Reproduce the listing that follows in full. Omit its images.

** Given material follows **

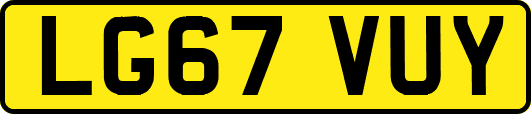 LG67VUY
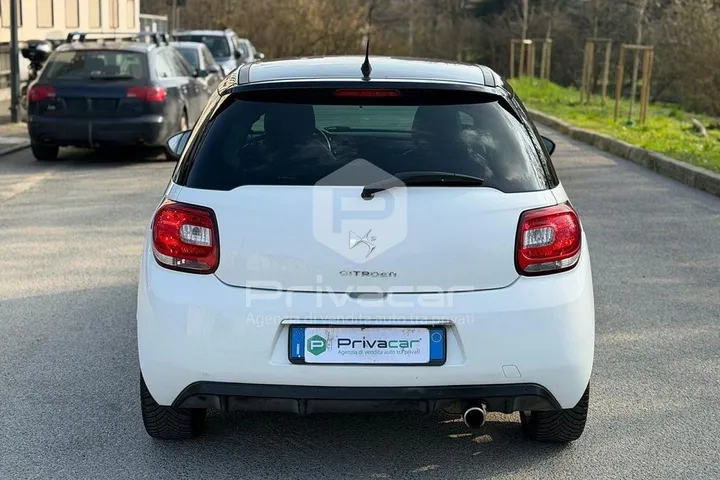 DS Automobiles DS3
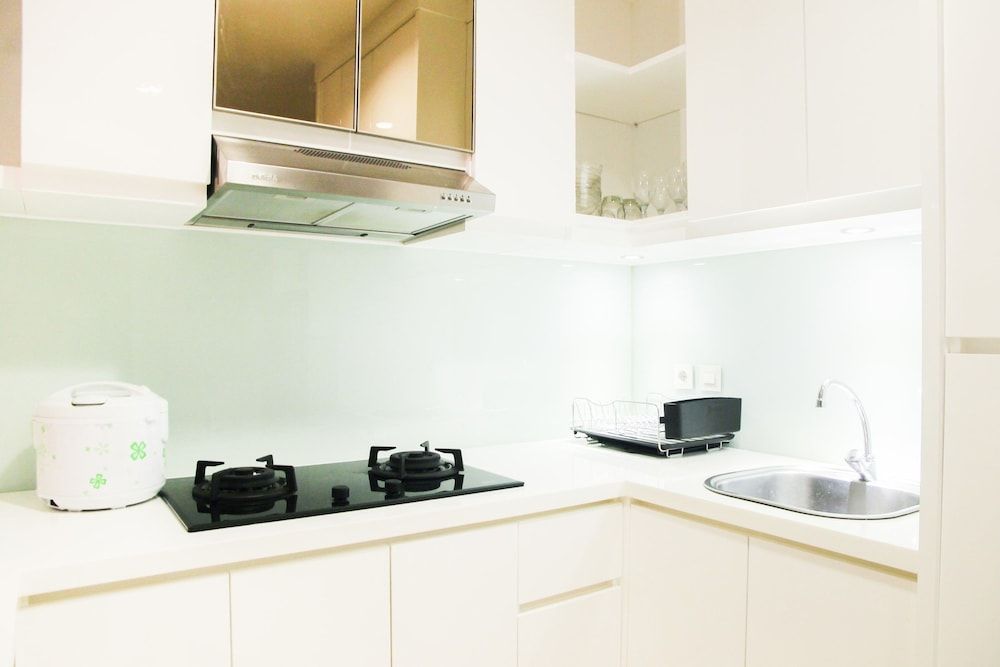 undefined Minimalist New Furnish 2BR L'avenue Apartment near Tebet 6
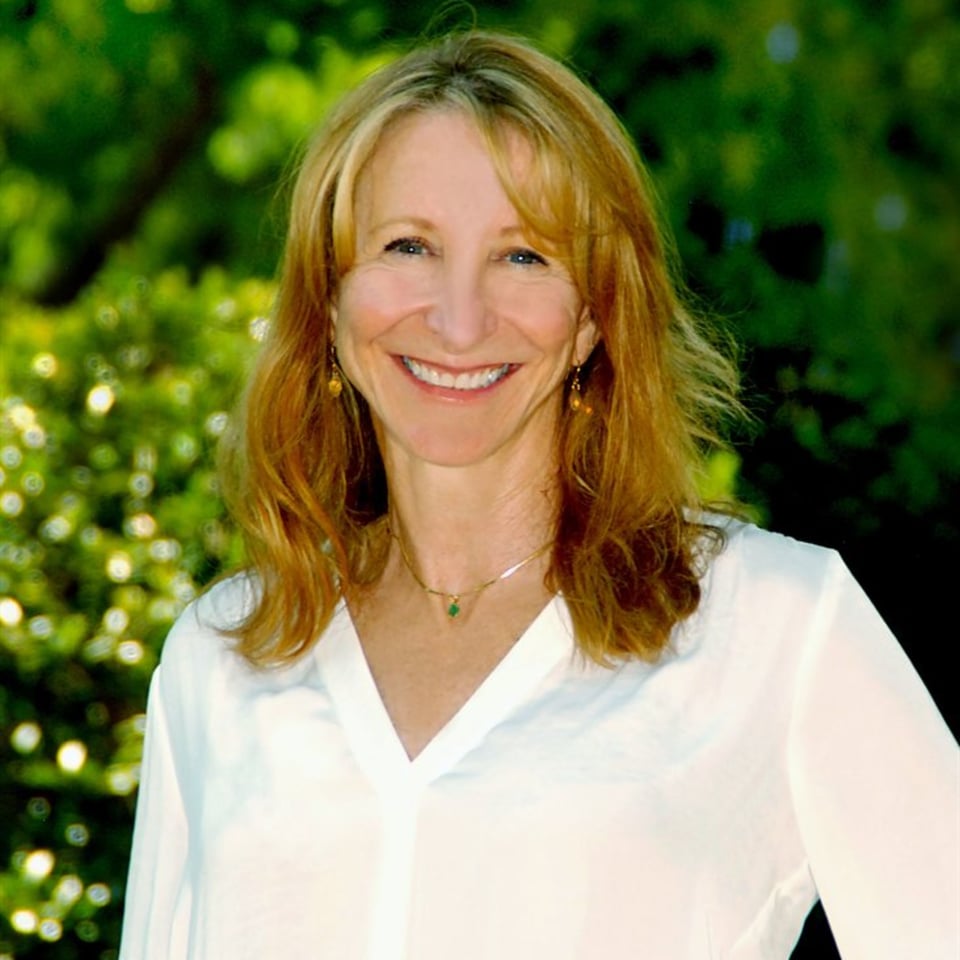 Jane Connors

** End of Given material **

Result ::
 LG67VUY
 DS Automobiles DS3
 undefined Minimalist New Furnish 2BR L'avenue Apartment near Tebet 6
 Jane Connors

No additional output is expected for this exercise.